_Task list_:
1. Summarize the CSS Houdini meeting report in two sentences.
2. Using the CSS Houdini meeting report, decide whether each statement agrees with it, answering yes or no and quoting the words that settle it. (a) The meeting was held in Sydney. (b) The Fragment Tree proposal would let script modify the fragment tree. (c) Formatted minutes of the discussions have already been published.
3. According to the CSS Houdini meeting report, what was the Fragment Tree previously discussed as?

_Supplied text_:
"""
[dev-servo] CSS Houdini meeting report

2015-02-19 Thread Simon Sapin
Last week I was in Sydney for the first face to face meeting of “CSS 
Houdini”, a new joint task force of W3C’s CSS Working Group and 
Technical Architecture Group.


The goal is to “explain the magic” of CSS, make it extensible by 
providing low-level primitives that can be built upon to add new 
higher-level features to the platform without baking them into browsers.


Participants were from Microsoft, Google, Mozilla, HP, W3C, Disruptive 
Innovations, Apple, Vivliostyle, Adobe, and jQuery Foundation.


I have heard concerns that Google or Apple would just expose whatever 
Blink/WebKit’s internals currently are, and the rest of us implementers 
would be stuck with that. Since this work is happening at W3C and 
participants include people working on competing engines, I am confident 
this won’t happen. I will also be watching for design decisions that 
could be incompatible with Servo’s goals (e.g. parallel layout, layout 
concurrent with script, etc.)



About the task force:

Mailing list: https://lists.w3.org/Archives/Public/public-houdini/
IRC: #houdini @ irc.w3.org
Wiki: https://wiki.css-houdini.org/
Draft specifications: http://dev.w3.org/houdini/
Source repository: https://hg.css-houdini.org/drafts
Read/write mirror repository (pull requests work): 
https://github.com/w3c/css-houdini-drafts



Formatted minutes of these discussions should be published soon. In the 
meantime, the raw IRC logs are at:


http://log.csswg.org/irc.w3.org/houdini/2015-02-06/
http://log.csswg.org/irc.w3.org/houdini/2015-02-07/


The group agreed on its own scope, and on starting new 8 specifications. 
I described them below based on my the minutes and my own recollection 
of the discussions. If you want to discussed the proposals themselves 
(as opposed to their implications for Servo), please do so on the 
public-houd...@w3.org mailing list. (Subscription info is at the URL above.)



* Fragment Tree

Expose read-only information to script about the fragment tree, which is 
roughly what implementations call the render tree, frame tree, or flow 
tree. This includes anonymous fragments, that are not generated 
directly by any DOM element. This was previously discussed as a Box 
Tree, but was renamed since boxes (as defined in CSS specs) don’t have 
geometry, only fragments (again per spec, after fragmentation across 
lines, columns, regions or pages) do.
"""
_Data_:
"""
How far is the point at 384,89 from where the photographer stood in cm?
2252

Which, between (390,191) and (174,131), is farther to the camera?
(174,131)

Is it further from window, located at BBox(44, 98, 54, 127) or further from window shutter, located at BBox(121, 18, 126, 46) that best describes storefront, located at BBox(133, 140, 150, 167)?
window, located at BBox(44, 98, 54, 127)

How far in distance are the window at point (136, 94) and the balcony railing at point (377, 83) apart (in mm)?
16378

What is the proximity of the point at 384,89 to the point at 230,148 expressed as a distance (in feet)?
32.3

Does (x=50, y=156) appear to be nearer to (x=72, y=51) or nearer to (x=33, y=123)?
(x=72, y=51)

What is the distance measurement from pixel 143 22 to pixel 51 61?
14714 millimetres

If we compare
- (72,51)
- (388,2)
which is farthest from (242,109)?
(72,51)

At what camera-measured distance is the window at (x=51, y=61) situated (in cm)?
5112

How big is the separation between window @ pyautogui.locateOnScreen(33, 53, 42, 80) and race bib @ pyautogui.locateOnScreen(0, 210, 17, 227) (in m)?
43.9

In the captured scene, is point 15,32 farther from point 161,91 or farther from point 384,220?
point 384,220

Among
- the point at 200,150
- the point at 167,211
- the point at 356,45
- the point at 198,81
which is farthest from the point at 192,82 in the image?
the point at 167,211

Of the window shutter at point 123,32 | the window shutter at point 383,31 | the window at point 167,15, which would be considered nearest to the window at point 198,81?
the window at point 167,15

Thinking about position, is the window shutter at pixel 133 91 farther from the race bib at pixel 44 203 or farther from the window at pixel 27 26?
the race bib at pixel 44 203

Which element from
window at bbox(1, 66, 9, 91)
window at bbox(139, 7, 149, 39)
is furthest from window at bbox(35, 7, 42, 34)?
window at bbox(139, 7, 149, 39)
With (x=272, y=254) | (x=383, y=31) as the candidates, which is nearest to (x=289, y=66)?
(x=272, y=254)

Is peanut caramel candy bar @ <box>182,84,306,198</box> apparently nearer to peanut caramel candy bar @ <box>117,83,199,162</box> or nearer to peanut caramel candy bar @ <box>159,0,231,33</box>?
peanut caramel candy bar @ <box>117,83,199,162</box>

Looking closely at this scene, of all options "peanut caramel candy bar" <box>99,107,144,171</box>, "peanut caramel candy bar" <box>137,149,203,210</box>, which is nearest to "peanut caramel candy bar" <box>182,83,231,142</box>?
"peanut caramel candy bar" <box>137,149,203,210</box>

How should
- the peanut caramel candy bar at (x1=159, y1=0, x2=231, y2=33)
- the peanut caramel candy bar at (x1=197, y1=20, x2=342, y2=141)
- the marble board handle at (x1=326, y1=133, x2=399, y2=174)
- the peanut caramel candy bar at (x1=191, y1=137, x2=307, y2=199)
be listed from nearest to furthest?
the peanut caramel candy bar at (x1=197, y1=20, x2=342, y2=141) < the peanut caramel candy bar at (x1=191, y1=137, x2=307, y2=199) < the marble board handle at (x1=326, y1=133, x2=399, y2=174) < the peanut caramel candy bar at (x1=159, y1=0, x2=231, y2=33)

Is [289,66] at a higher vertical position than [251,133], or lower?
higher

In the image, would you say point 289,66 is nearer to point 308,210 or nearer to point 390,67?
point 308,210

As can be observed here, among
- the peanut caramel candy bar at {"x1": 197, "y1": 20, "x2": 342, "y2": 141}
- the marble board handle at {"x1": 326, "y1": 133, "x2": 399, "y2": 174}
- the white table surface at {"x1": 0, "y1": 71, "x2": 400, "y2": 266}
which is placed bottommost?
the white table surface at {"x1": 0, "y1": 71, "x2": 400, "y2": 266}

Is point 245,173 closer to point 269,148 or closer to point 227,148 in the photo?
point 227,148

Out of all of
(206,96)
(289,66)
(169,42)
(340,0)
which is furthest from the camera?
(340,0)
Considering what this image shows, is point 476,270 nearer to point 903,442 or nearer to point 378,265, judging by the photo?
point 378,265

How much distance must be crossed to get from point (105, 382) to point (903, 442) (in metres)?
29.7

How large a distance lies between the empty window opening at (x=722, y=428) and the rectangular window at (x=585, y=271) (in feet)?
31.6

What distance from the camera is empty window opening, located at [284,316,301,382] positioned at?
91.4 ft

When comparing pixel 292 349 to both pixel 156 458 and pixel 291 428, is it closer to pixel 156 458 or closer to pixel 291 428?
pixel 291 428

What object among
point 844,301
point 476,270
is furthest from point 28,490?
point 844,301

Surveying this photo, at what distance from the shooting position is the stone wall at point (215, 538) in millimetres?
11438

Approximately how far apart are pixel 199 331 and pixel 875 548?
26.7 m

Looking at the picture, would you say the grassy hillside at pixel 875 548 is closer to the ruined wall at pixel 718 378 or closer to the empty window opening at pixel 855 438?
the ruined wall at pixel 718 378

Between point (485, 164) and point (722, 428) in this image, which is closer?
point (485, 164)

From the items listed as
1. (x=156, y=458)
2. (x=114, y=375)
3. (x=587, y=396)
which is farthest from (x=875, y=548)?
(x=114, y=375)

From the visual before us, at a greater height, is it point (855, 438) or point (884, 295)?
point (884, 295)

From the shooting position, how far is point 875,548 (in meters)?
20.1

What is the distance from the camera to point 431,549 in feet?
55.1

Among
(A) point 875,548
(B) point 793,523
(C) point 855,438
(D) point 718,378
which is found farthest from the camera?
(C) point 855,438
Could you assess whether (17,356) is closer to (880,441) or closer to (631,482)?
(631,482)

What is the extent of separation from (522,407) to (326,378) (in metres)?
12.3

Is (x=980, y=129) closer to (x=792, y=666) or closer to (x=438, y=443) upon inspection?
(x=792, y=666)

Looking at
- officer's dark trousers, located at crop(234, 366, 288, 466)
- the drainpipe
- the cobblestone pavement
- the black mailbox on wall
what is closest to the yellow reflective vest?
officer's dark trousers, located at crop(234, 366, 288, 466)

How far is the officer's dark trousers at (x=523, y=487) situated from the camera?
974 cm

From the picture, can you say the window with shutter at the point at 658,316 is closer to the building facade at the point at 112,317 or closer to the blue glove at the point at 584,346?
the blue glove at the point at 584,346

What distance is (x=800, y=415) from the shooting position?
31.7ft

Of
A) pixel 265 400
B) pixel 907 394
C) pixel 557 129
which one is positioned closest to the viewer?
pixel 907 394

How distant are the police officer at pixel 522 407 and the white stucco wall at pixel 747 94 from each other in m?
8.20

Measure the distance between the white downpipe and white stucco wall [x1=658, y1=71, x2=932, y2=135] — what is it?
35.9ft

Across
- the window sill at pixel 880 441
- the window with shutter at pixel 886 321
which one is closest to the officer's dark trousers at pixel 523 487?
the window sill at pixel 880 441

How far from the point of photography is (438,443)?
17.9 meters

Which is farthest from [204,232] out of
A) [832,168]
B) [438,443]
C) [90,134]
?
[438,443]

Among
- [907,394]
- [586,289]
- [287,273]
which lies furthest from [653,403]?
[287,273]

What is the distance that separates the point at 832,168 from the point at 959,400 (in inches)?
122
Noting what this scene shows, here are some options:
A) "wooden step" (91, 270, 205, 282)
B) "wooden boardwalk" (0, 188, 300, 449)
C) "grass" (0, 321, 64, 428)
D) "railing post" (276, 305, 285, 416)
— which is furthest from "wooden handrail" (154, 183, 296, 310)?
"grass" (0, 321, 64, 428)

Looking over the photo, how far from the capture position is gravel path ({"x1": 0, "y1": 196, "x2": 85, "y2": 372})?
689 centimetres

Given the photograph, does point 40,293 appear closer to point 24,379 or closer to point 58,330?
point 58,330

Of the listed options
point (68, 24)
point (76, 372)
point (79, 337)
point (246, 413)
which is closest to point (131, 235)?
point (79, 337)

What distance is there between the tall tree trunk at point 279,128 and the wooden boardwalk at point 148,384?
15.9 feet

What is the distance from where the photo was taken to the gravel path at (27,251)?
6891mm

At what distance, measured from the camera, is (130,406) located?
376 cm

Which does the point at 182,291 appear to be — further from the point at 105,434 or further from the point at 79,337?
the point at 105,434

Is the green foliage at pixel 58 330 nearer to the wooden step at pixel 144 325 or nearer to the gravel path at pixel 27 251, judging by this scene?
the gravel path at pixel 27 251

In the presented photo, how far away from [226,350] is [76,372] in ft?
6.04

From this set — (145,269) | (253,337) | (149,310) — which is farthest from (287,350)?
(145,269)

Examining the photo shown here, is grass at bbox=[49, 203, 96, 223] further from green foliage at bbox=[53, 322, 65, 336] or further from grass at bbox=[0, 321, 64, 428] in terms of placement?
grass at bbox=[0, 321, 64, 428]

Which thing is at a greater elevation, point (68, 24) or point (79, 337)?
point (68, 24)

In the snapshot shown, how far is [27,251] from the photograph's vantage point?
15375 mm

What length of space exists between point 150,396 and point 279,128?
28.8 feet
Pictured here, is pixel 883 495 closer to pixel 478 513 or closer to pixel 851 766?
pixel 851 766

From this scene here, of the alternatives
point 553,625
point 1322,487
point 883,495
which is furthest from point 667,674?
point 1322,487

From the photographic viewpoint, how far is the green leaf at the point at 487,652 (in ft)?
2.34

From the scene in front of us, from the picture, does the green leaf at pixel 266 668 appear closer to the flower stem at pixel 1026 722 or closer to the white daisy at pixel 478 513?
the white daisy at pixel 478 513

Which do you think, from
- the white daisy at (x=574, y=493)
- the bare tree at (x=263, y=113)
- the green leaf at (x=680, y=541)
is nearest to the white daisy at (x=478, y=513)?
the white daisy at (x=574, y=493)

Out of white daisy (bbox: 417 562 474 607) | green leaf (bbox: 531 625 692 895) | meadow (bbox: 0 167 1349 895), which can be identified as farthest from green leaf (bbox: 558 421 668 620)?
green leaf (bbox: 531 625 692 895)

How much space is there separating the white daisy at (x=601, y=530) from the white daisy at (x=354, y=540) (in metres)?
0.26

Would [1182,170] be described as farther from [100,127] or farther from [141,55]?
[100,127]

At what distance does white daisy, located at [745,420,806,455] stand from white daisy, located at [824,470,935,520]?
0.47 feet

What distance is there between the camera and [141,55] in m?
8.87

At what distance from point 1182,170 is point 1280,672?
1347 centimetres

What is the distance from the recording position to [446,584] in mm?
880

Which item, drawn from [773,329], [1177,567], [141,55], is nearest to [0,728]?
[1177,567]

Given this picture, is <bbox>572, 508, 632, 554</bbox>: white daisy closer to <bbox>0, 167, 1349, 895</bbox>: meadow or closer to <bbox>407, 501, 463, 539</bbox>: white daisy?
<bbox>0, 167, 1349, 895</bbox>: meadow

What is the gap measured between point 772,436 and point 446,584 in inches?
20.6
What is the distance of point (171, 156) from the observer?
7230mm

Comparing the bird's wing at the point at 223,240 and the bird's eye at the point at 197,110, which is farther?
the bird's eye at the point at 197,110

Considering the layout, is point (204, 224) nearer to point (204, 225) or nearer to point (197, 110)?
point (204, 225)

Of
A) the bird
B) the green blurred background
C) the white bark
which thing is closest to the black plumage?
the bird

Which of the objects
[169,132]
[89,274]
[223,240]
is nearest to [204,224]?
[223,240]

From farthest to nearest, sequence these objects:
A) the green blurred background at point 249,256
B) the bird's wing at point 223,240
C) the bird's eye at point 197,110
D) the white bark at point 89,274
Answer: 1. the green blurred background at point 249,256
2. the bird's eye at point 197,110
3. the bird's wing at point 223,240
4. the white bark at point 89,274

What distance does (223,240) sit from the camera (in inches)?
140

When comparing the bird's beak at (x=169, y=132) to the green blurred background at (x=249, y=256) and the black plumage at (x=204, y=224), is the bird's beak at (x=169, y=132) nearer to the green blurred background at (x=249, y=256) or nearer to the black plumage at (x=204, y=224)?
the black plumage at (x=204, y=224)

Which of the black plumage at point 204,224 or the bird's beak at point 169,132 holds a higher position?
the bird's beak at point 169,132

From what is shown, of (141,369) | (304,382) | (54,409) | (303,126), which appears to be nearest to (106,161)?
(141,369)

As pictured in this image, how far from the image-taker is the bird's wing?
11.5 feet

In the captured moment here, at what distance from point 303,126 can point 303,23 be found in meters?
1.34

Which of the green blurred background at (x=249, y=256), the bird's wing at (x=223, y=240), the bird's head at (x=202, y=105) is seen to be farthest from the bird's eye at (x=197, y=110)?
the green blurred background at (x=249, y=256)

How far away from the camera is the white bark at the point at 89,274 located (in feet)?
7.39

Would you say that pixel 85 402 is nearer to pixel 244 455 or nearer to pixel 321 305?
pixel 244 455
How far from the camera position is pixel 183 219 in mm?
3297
"""
_Per-task outputs_:
1. The first face-to-face meeting of CSS Houdini, a new joint task force of W3C's CSS Working Group and Technical Architecture Group, took place in Sydney. Its goal is to make CSS extensible through low-level primitives, and the group agreed on its scope and on starting eight new specifications, including a Fragment Tree that would expose read-only information about the fragment tree to script.

2.
(a) Yes: "Last week I was in Sydney for the first face to face meeting of “CSS Houdini”"
(b) No: "Expose read-only information to script about the fragment tree"
(c) No: "Formatted minutes of these discussions should be published soon."

3. It was previously discussed as a Box Tree.